This childhood routine morphed into a troubling drug habit that Garland couldn’t shake. It was only the beginning of her woes.

Many would call Garland’s life tragic.

In addition to drug addiction, Garland married and divorced multiple suitors. Despite her immense popularity, she died alone in her London apartment on June 22, 1969.

“[There’s a vast] gulf between the narrative of [Garland’s] persona and the human life,” said Renee Zellweger (COLD MOUNTAIN, CINDERELLA MAN).

Renee Zellweger, who portrays Garland in JUDY, shared her own thoughts on this idea on GOOD MORNING AMERICA.

“For some reason, it seems like that chapter in life was blanketed with the idea of tragedy, and I feel like when you contextualize the circumstances of her life in that time, it actually subverts that notion, and you can see her as the warrior and hero that she really was,” Zellweger added.

For O’Brien, though, life on and off the set was drastically different.

“When I came to the studio, that was all taken away,” O’Brien said, describing her time on set. “The school teachers were on the lot.

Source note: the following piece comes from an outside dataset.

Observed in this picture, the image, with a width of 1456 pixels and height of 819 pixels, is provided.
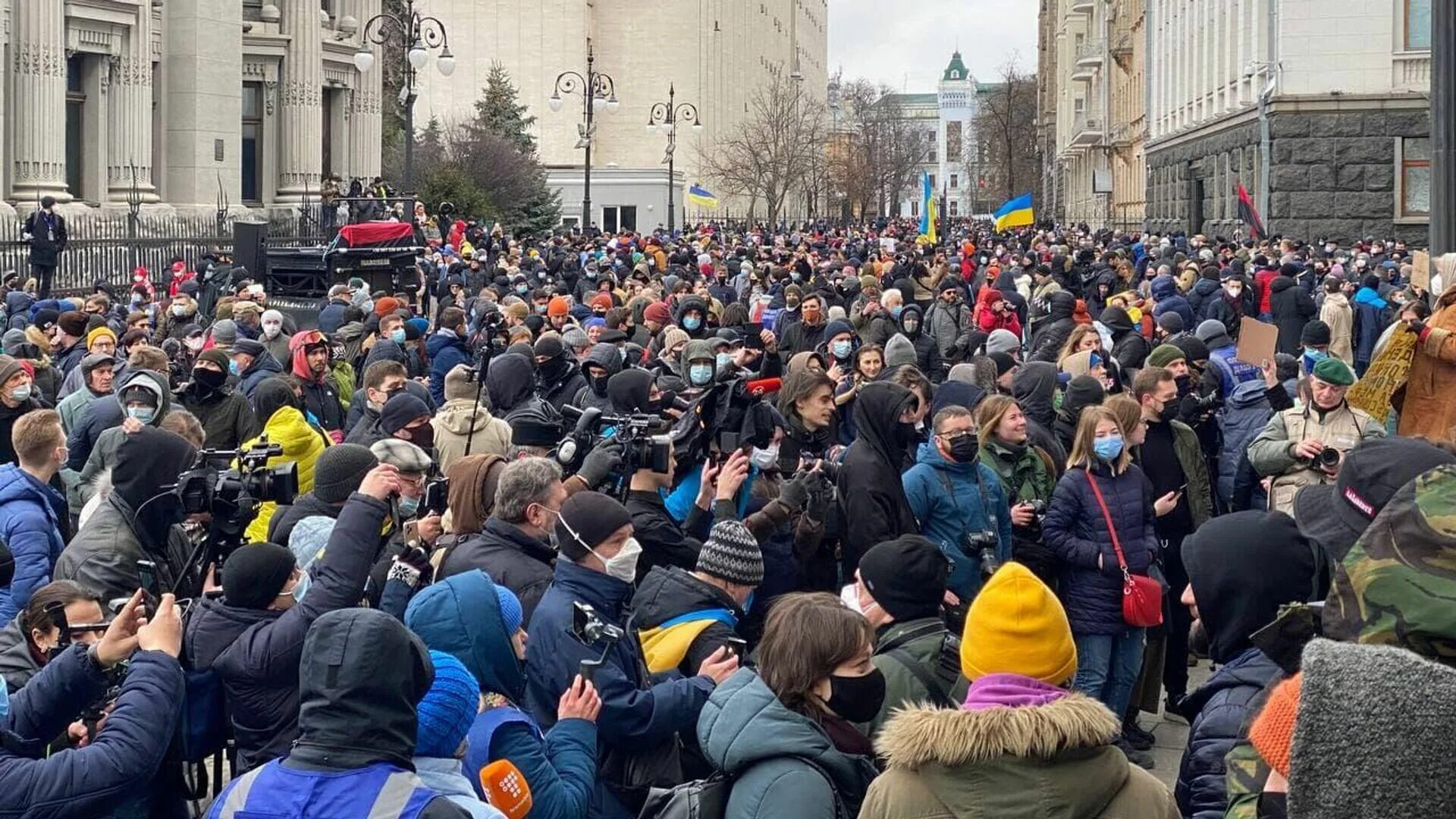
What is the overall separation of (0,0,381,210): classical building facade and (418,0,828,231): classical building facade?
31.6 m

There were no pills, no diet pills, or anything like that when I came in. Unfortunately, just before that, they didn’t know how bad diet pills would be for you.

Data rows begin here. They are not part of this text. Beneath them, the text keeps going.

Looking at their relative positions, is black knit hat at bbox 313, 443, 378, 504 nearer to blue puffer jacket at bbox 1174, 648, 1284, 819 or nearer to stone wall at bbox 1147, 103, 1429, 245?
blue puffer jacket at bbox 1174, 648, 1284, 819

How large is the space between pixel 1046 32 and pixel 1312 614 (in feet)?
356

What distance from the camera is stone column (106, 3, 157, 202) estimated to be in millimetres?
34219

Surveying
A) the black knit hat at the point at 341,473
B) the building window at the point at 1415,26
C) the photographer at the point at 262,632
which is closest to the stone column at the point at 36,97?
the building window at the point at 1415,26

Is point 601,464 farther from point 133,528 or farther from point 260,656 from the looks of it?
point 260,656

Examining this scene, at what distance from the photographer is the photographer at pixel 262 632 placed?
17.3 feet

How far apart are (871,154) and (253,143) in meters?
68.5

“I never had any issues,” O’Brien continued, crediting her mother for her safe time on set. She said that her mother was so pretty, studio head Louis B. Mayer even proposed to her once, but she rejected him, saying, “You are not my type.”

“She could speak up and he would listen to her,” O’Brien continued. “She was almost like a suffragette in the ’40s. She was ambitious but not overly ambitious. If I didn’t want to do something she would go to Mr. Mayer and say, ‘My child has worked hard, I’m not taking her to that.’ She was very conscientious but very aware that I should have enjoyment in my childhood.”

O’Brien and Garland grew very close on the set of the movie. The former child star shared with Fox News that Garland was “just wonderful” with children, and would sometimes jump rope with them between takes on set. O’Brien says the two stayed in touch over the years as well. 

“The last time I spoke to her was at a big Hollywood dinner,” said O’Brien. “She saw me, came over and said, ‘Oh, hello Margaret! How are you?’ Every time we saw each other, it’s as if we hadn’t been apart. I’m now very good friends with her children, especially her son. They all turned out to be very sweet, wonderful people.

“You can just tell how much those children love their mother,” she continued. “I certainly loved her and I just worked with her. She was a truly special person. And I never forgot her.”